For those not in full time education, the youth unemployment rate stands at 19.1 per cent of the economically active population. The rate has fallen in the latest figures, but only very slightly.
It is notable that youth unemployment was on the rise even before the recession struck, suggesting structural problems affecting the workforce as well as simply the cyclical effect of the downturn. Some have suggested that is down to problems with the education system, some that it is down to people retiring later and thus increasing the supply of experienced workers competing with the young for jobs, and some that it is down to the minimum wage making young workers unaffordable.
Whatever the cause, taking on youth unemployment is key to reducing the total – young people are far more likely to be out of work than the wider population.
Like youth unemployment, long-term unemployment is also falling somewhat but remains high overall. 900,000 people have been out of work for over a year, the majority of whom – 467,000 – have been unemployed for over two years.

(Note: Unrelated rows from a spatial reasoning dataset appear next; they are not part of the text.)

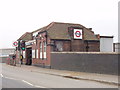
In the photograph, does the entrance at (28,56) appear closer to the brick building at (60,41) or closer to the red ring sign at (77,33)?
the brick building at (60,41)

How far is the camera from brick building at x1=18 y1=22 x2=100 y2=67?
103 ft

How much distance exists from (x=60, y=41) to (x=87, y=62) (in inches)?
403

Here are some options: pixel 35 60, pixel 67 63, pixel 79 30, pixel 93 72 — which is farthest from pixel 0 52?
pixel 93 72

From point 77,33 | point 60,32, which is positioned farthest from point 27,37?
point 77,33

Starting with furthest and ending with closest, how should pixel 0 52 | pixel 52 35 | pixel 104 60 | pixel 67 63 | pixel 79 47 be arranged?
pixel 0 52
pixel 79 47
pixel 52 35
pixel 67 63
pixel 104 60

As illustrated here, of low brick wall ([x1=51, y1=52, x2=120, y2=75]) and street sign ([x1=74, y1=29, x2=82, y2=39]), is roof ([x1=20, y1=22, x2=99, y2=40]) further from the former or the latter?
low brick wall ([x1=51, y1=52, x2=120, y2=75])

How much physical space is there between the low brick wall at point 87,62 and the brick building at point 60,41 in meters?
2.10

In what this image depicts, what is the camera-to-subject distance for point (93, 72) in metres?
21.6

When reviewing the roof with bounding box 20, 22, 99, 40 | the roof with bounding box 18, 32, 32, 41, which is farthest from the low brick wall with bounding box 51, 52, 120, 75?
the roof with bounding box 18, 32, 32, 41

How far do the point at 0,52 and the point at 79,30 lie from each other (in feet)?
189

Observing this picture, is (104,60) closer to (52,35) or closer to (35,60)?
(52,35)

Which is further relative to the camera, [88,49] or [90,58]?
[88,49]

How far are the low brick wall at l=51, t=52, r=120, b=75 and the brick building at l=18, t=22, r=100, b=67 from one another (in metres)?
2.10

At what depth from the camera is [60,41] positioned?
105 feet
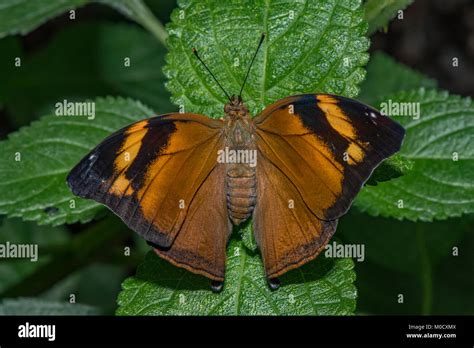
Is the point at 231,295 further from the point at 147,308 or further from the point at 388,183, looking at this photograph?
the point at 388,183

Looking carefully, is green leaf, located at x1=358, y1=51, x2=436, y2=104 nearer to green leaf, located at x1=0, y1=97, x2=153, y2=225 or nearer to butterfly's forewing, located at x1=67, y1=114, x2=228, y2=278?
green leaf, located at x1=0, y1=97, x2=153, y2=225

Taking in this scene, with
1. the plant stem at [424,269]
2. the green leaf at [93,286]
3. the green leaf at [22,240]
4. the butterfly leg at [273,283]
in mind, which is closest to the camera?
the butterfly leg at [273,283]

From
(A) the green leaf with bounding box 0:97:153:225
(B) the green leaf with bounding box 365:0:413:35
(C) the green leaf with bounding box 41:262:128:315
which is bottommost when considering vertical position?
(C) the green leaf with bounding box 41:262:128:315

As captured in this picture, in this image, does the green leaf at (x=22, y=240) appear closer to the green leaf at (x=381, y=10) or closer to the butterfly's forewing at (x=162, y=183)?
the butterfly's forewing at (x=162, y=183)

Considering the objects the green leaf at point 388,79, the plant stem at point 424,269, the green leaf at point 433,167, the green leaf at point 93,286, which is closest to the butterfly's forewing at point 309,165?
the green leaf at point 433,167

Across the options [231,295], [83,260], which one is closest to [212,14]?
[231,295]

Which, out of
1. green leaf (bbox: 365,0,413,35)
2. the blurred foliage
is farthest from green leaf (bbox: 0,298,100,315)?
green leaf (bbox: 365,0,413,35)
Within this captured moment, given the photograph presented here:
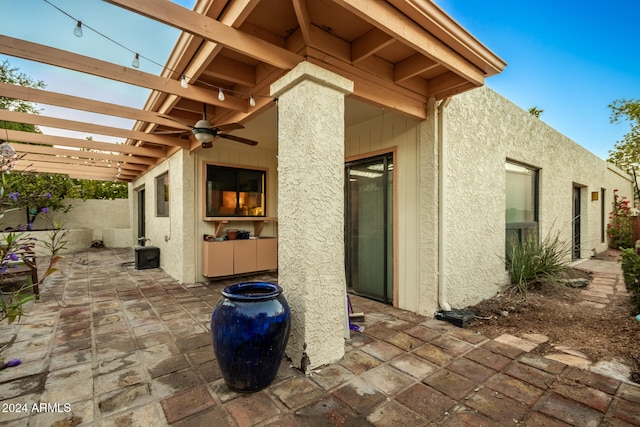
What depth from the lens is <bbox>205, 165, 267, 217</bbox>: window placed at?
5.97m

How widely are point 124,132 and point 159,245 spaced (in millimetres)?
3363

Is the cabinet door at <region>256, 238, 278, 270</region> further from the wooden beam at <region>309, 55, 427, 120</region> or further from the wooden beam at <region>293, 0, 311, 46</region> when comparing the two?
the wooden beam at <region>293, 0, 311, 46</region>

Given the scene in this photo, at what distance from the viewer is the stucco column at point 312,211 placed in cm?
246

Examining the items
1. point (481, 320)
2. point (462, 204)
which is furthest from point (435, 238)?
point (481, 320)

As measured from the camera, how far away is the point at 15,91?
3.11 metres

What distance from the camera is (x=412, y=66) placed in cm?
311

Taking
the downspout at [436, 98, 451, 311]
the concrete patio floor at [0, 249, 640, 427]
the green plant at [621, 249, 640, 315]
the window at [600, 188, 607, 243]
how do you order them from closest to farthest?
the concrete patio floor at [0, 249, 640, 427] < the green plant at [621, 249, 640, 315] < the downspout at [436, 98, 451, 311] < the window at [600, 188, 607, 243]

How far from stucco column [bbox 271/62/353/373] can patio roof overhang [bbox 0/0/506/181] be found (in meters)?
0.29

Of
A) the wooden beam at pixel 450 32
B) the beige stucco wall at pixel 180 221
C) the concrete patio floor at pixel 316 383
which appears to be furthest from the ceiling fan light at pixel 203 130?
the wooden beam at pixel 450 32

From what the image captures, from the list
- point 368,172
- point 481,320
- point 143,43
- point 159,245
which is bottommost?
point 481,320

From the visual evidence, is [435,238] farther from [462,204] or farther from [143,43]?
[143,43]

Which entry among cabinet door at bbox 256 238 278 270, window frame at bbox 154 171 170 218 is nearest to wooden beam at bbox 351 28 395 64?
cabinet door at bbox 256 238 278 270

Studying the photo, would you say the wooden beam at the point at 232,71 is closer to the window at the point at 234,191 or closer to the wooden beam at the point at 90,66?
the wooden beam at the point at 90,66

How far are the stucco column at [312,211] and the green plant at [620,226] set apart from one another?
12849mm
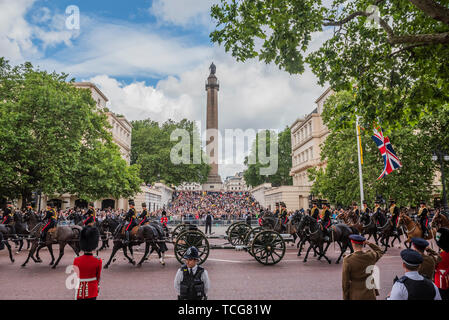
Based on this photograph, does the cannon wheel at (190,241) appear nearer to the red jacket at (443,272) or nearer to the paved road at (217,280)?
the paved road at (217,280)

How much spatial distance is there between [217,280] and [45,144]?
2062cm

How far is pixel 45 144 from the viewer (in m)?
24.4

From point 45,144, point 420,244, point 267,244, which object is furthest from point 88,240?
point 45,144

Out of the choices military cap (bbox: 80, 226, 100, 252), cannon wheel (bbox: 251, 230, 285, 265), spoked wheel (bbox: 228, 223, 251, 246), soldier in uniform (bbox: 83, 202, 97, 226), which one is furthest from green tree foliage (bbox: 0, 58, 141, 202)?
military cap (bbox: 80, 226, 100, 252)

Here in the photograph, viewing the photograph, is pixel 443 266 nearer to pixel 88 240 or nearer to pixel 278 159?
pixel 88 240

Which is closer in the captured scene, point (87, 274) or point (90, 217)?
point (87, 274)

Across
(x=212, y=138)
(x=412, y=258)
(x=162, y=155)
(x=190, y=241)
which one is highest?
(x=212, y=138)

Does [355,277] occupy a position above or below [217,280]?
above

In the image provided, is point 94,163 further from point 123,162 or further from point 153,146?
point 153,146

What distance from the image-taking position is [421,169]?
27156 mm

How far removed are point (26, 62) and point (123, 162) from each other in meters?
12.1
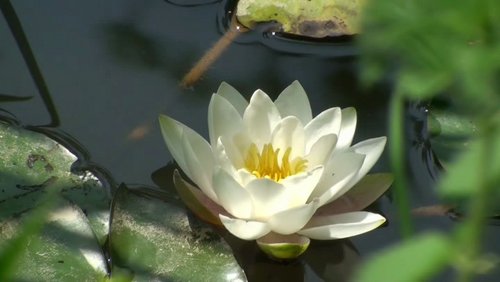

The problem tends to be more cyclical than youth unemployment, with a sustained recovery tending to mop up most of those who have been unemployed for a long time – eventually. But eventually is not good enough, particularly when it is people’s lives (as well taxpayers’ money) that is at stake. Long-term unemployment is, for obvious reasons, the type that does the most medical and social harm to those who suffer it.
We would be irresponsible to assume that previous patterns will simply repeat themselves – particularly in what the Institute of Directors has called a relatively “jobs-lite” recovery.
Fixing the problems
That is the motivation behind Iain Duncan Smith’s announcement at Conservative Party Conference of new measures specifically targeted at those who have been through the Work Programme and are still unemployed. Hot-housing jobseekers in finding and applying for jobs, and demanding daily attendance, are intended both increase the chance of finding a job and to get claimants back into the regular habits of the workplace.
Privately, Government sources admit that there is a secondary purpose of demanding regular attendance, which is identifying the minority who are actually working in secret while still signing on, but this is a side benefit rather than the main aim.
Employment and unemployment are far more complex than is commonly assumed. Just as it is true to say that the overall jobs picture is getting better, it is true to say that we still face serious problems – particular in harder to solve cases. ConservativeHome will be exploring more of these issues, and some potential solutions, in our jobs series this week.
While there are reasons for concern, there is hope, too.
We have seen the way in which modern working practices can save jobs, even in a dire recession.
There have been other successes which have gone unnoticed. For example, the Government are succeeding in getting people off long-term sickness and back into the workforce.
It always seems a travesty that the welfare system saw the number of people deemed physically incapable of work remain stubbornly high even while healthcare improved and heavy industry was replaced by a less physically demanding economy. Since 2010, 250,000 such people have been brought back into the economically active population.
By getting a quarter of a million back into the workforce without a corresponding rise in unemployment, the Government have shown that we don’t have to meekly accept a model which put people on the scrapheap rather than find work they can do.
That is a success which helps to transform our economy and the lives of large numbers of people – extending the same radicalism to the millions who are still unemployed is the next big mission.